Descriptions précises et terribles (les deux extrêmes que sont le village de Cédric et Clara et l’enclave de Davos sont frappants), personnages touchants au bord du chaos, Jean-Marc Ligny met en scène ici ce qui reste de l’humanité après son effondrement dû au réchauffement climatique. Une humanité qui cherche à survivre à tout prix, en s’entraidant (mais pas toujours…), ou en se repliant sur ses privilèges, voire carrément en cédant à la violence la plus meurtrière.
Evidemment, et les lecteurs du roman « Exodes » ne seront pas surpris, le texte est noir, très noir. Cruel même, avec ses personnages, ce qui n’empêche pas « Le porteur d’eau » d’être un excellent récit (Jean-Marc Ligny semble être l’auteur français qui s’est le mieux approprié la problématique du réchauffement climatique sur le plan des conséquences pour les populations), pour ceux qui n’ont pas peur de sombrer dans le désespoir. Est-ce ainsi que cela se passerait si nous en arrivions à une telle situation ? Il est glaçant de le penser, mais peut-être naïf de le nier…
Critique écrite dans le cadre du challenge « Le Projet Maki » de Yogo.
J’imagine… Un monde sans librairie ni lecteur de SF ni même blog Internet. Terrible.
Oui voilà. L’horreur absolue. Le reste, à côté, c’est rien du tout. 😀
Je dois l’avoir aussi dans mon stock de nouvelle à l’unité… je vais y jeter un oeil.
Et merci 😉
De rien.
Bonne lecture, tu me diras si tu ne déprimes pas après cela. 😀
Bon retirer de la vente par Le Bélial’ (#!$%%@!!!) je vais voir si je peux pas trouver le Bifrost 56 à la médiathèque.

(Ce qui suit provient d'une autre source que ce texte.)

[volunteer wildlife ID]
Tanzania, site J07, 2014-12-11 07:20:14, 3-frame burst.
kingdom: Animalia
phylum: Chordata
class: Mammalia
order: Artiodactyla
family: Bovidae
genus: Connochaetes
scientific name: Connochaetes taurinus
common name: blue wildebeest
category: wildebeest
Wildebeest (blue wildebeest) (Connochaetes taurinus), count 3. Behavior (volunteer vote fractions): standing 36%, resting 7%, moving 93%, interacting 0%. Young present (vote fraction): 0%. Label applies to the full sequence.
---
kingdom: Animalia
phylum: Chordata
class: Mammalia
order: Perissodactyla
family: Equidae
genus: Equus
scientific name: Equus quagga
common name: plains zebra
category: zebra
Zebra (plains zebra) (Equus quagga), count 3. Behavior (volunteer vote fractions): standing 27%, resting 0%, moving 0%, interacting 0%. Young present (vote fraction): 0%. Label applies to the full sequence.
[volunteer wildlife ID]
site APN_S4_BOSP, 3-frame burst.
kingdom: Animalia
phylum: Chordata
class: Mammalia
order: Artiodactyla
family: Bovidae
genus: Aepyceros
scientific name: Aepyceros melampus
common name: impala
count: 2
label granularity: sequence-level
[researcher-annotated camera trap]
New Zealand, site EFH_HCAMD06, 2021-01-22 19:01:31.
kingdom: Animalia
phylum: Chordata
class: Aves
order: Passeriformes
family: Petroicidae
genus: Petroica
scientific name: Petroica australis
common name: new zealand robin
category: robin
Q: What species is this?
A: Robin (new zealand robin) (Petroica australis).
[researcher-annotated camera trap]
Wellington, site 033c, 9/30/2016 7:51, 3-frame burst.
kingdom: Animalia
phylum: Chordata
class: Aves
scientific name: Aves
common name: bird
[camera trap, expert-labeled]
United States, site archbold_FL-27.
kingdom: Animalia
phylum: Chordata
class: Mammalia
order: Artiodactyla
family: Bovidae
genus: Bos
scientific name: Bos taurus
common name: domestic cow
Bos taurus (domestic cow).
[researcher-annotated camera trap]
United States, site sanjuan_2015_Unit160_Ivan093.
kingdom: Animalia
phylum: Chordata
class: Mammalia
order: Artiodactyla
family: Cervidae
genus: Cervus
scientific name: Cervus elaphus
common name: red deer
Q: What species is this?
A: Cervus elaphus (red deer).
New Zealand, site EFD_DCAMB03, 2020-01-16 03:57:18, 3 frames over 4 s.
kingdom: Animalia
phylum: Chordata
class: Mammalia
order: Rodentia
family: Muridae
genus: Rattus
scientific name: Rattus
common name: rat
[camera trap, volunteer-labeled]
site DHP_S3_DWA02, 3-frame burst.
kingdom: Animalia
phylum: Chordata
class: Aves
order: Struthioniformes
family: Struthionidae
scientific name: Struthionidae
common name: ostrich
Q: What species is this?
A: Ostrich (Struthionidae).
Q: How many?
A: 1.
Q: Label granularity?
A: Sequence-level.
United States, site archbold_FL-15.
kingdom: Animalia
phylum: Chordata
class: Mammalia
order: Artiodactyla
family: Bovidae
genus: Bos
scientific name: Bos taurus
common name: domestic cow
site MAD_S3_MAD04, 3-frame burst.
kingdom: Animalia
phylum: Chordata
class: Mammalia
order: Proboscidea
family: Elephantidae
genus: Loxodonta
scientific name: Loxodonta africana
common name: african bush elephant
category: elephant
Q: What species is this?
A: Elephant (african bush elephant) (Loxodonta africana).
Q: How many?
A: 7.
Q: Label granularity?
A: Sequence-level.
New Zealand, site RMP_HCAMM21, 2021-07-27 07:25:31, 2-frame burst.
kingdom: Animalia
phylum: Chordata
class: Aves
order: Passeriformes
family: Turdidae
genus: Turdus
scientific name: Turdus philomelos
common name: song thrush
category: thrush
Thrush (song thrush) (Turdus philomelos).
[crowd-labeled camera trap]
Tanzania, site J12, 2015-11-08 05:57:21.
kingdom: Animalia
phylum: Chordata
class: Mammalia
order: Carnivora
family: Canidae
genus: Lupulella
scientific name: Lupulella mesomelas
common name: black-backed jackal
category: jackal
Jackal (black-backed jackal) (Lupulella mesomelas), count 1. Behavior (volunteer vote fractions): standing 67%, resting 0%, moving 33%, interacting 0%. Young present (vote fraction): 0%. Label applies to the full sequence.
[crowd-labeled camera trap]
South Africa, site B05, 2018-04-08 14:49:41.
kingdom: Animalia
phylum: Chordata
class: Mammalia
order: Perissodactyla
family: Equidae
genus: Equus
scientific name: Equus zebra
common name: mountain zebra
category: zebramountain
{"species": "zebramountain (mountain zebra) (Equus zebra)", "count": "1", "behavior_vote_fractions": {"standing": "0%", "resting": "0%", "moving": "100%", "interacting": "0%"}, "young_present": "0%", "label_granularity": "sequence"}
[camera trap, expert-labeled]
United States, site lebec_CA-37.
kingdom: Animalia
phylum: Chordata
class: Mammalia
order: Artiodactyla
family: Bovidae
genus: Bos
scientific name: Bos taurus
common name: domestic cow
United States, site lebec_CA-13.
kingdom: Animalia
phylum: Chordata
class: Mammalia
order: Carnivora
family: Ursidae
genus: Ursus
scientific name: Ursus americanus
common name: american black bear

Je ne connais pas cet auteur, du coup, si je trouve la nouvelle, je verrai à me plonger dans le roman ensuite ! Merci bien 🙂
Oui les nouvelles gratuites du Bélial’ le sont souvent pour un temps limité, il faut guetter (même si ces mises à disposition se font de plus en plus rares ces derniers mois…). 😉
« Ce récit m’en a rappelé un autre, « Exodes », roman lui aussi signé Jean-Marc Ligny et paru en 2012, soit trois ans avant « Le porteur d’eau », nouvelle parue quant à elle en 2009 dans le numéro 56 de la revue Bifrost » -> trois ans après non ?
J’avais lu cette nouvelle à l’époque et elle a été assez marquante pour que je me rappelle encore du titre et vaguement du contenu ^^
Trois ans après, oui bien sûr, voilà que je compte à l’envers… 😀
Merci, je corrige. 😉
Oui elle est marquante, j’ai encore pas mal de souvenirs d’Exodes, ce sera sans doute aussi le cas avec ce texte.
C’est un thème qui revient souvent, mais cet auteur semble vraiment avoir compris beaucoup de choses pour les retranscrire dans ses textes. Ça peut être une bonne idée de lecture, si jamais j’ai un excès de joie de vivre.
Tout à fait, il y a un truc en plus dans les romans de Ligny sur le réchauffement climatique par rapport à d’autres auteurs. Un autre auteur me semble important sur ce créneau, même s’il l’aborde de manière différente, c’est Paolo Bacigalupi.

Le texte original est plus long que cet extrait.